- 1 Benefits
An essential nutrient required for a myriad of functions, choline should be part of a well-rounded diet. Studies indicate that only about 10% of Americans consume enough dietary choline.
Additionally, endurance athletes, and people who regularly consume alcohol, are at risk of choline deficiency. Now is an important time to admit that you're probably among the looming majority of choline neglectors.
Choline is classified as an essential nutrient. While it can be synthesized within the body, we only produce insufficient amounts -- and doing so compromises the structural integrity of our cells. Phosphatidylcholine helps to compose the lipid membrane of cells, and when enough free choline isn't available, your body breaks this structure down to obtain the compound.
This is an interesting and vicious example of biological self-immolation -- a process that favors short-term performance at the behest of compromised long-term health. Supplementing choline into your diet may circumnavigate this issue. In other words, you can have your cake and eat it too. Below are a few benefits:
Improved global cognitive function
Choline is a precursor to the neurotransmitter acetylcholine, which is implicated in memory, intelligence, and mood. Animal studies suggest that high choline intake protects the brain's ability to form and recall memories despite the progression of age.

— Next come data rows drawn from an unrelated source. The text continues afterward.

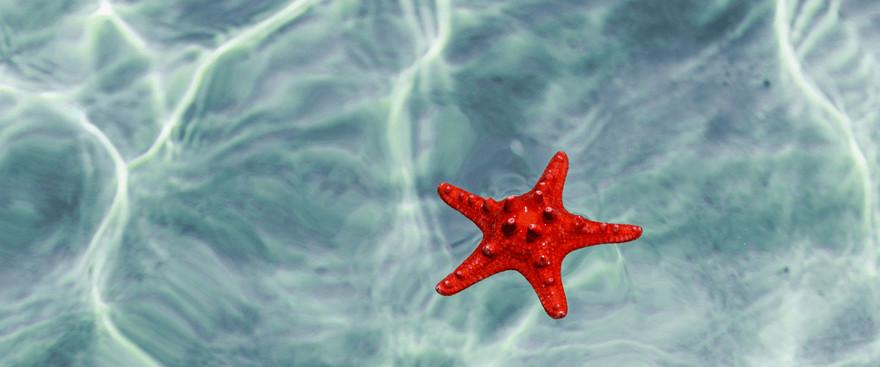 История за момчето и морската звезда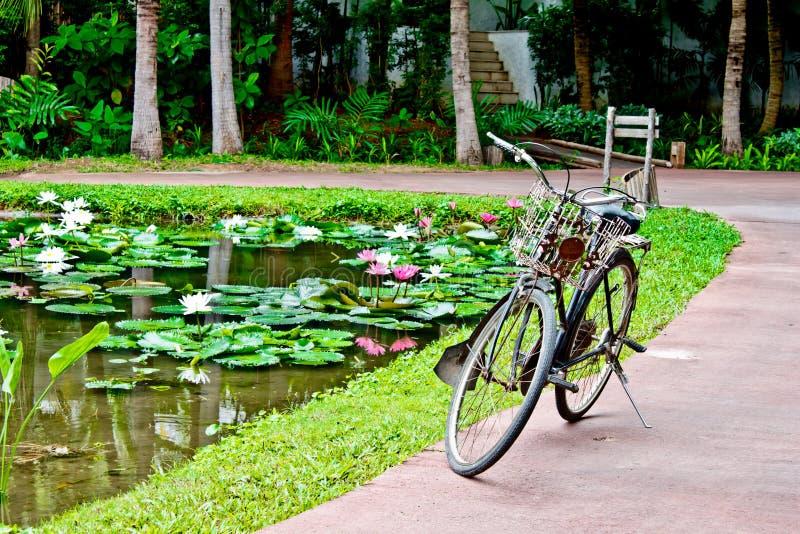 Download Old Bicycle Beside Lotus Pond Stock Photo - Image: 26628032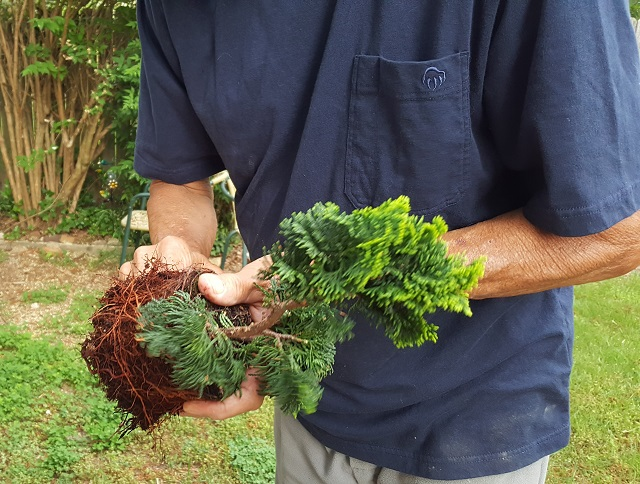 blog dwarf bonsai 3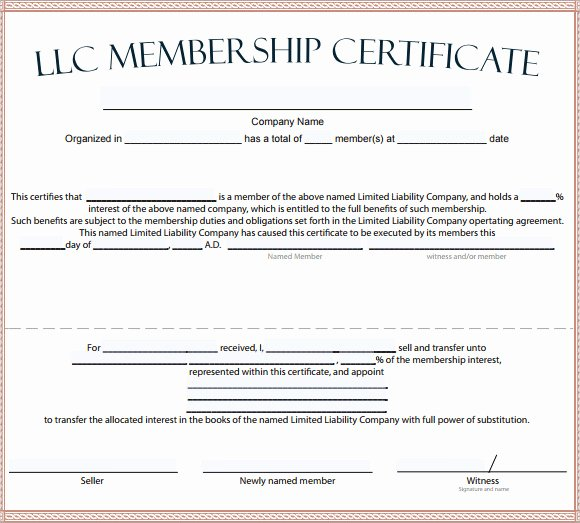 Llc Membership Certificates Templates Fresh Membership Certificate Template 15 Free Sample Example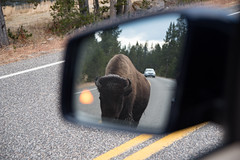 Objects in mirror are closer than they appear (John Nefastis) Tags: bison buffalo american yellowstone national park nationalpark wyoming montana madison river brown road horns wildlife autumn usa nikon tamron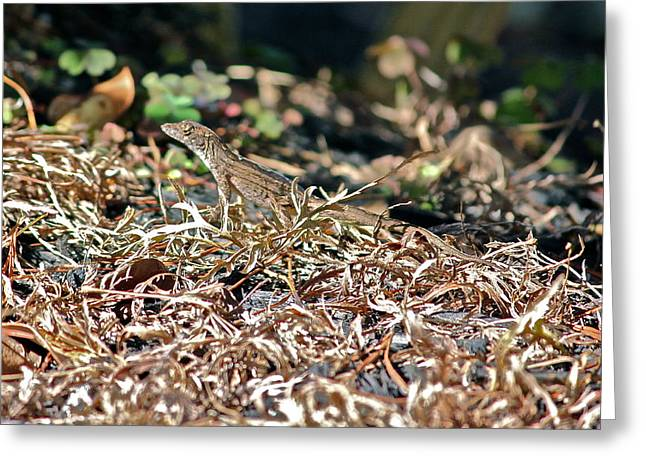Camouflaged Lizard Greeting Card by Cyril Maza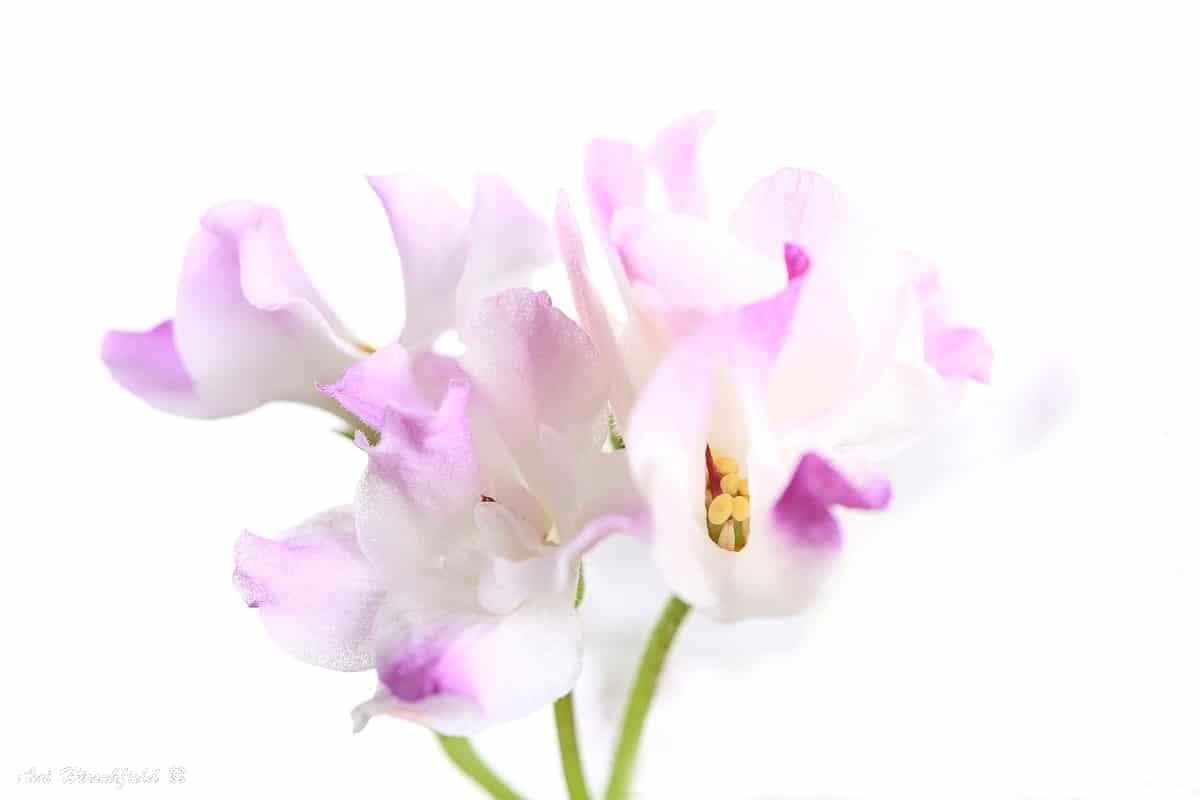 גבעולים ירקרקים נושאים מקבץ פרחים המעוטרים בעלי כותרת ורודים-לבנים. מבט קרוב אל הפריחה העדינה חושף את הפרטים העדינים אך גם מטשטש את המפריד בין פרח לפרח ויוצר תמונה מלאת קסם ורגש המתאימה לחדר שינה או לסלון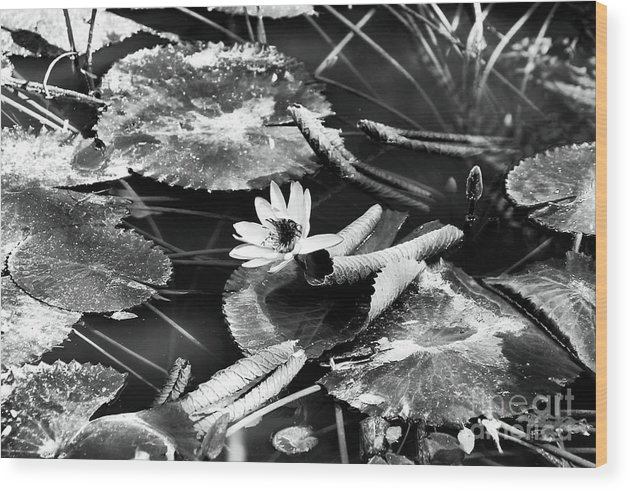 Texas Lily Pond Wood Print featuring the photograph Texas Lily Pond by John Rizzuto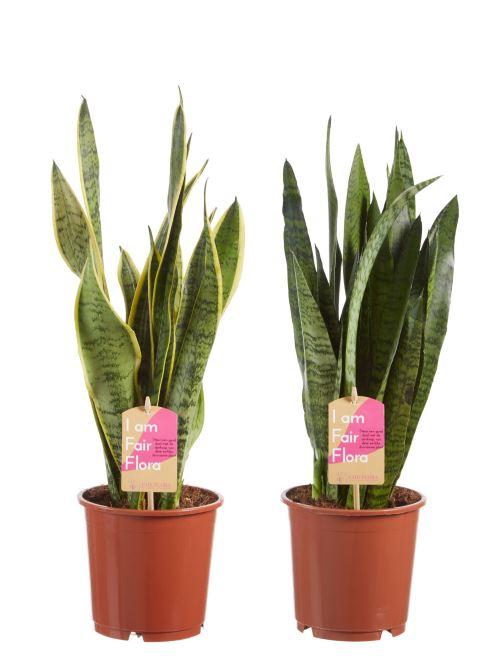 Plantes d'intérieur de Botanicly – 2 × Langue de belle-mère – Hauteur: 50 cm – Sansevieria Classic duo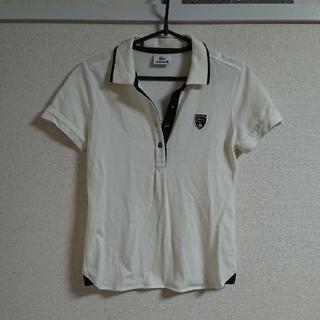 LACOSTE - 【美品✨】LACOSTE ゴルフ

In particular, "choline-supplemented older mice performed as well as young three-month-old mice." The supplemented mice were also observed to have increased communication within the hippocampus.
Heart health and depression
Dietary choline is an essential source of methyl groups for many biological processes. For example, one metabolite of choline is trimethylglycine, or betaine (an ingredient in many pre-workout formulations), which participates in the production of SAM-e. Deficits of SAM-e are implicated in Alzheimer's disease, diabetes, heart disease, depression, and more.[27,28,29]
Higher dietary intake of choline is associated with lower inflammatory markers, and reduced symptoms of allergic rhinitis.
Acetylcholine is the most abundant neurotransmitter in the entire body, responsible for muscle contractions. "Consumption of supplemental choline can also increase the release of acetylcholine from nerve endings, including those that cause skeletal muscle to contract," according to a study published in Pharmalogical Reviews.
Unsurprisingly, intensive exercise results in a significant reduction in plasma choline levels, particularly prolonged and strenuous activity. After two hours of exercise, participants lost about 40% to 50% of free choline.
The good news is that ingesting choline pre-exercise can not only prevent this loss, but raise it above baseline for up to two hours post-exercise (2g of free choline was used in this study).
In one study, individual performance was enhanced after choline supplementation compared to when the same individuals consumed a placebo.
Many different choline formulations are available. There is a huge price disparity between certain supplements. Some are very cheap and others comparatively expensive. Naturally, you would want potency to increase along with price -- which the expensive ones certainly do -- but the real advantage of CDP-choline (expensive) over something like choline citrate (cheap) is its fanciness.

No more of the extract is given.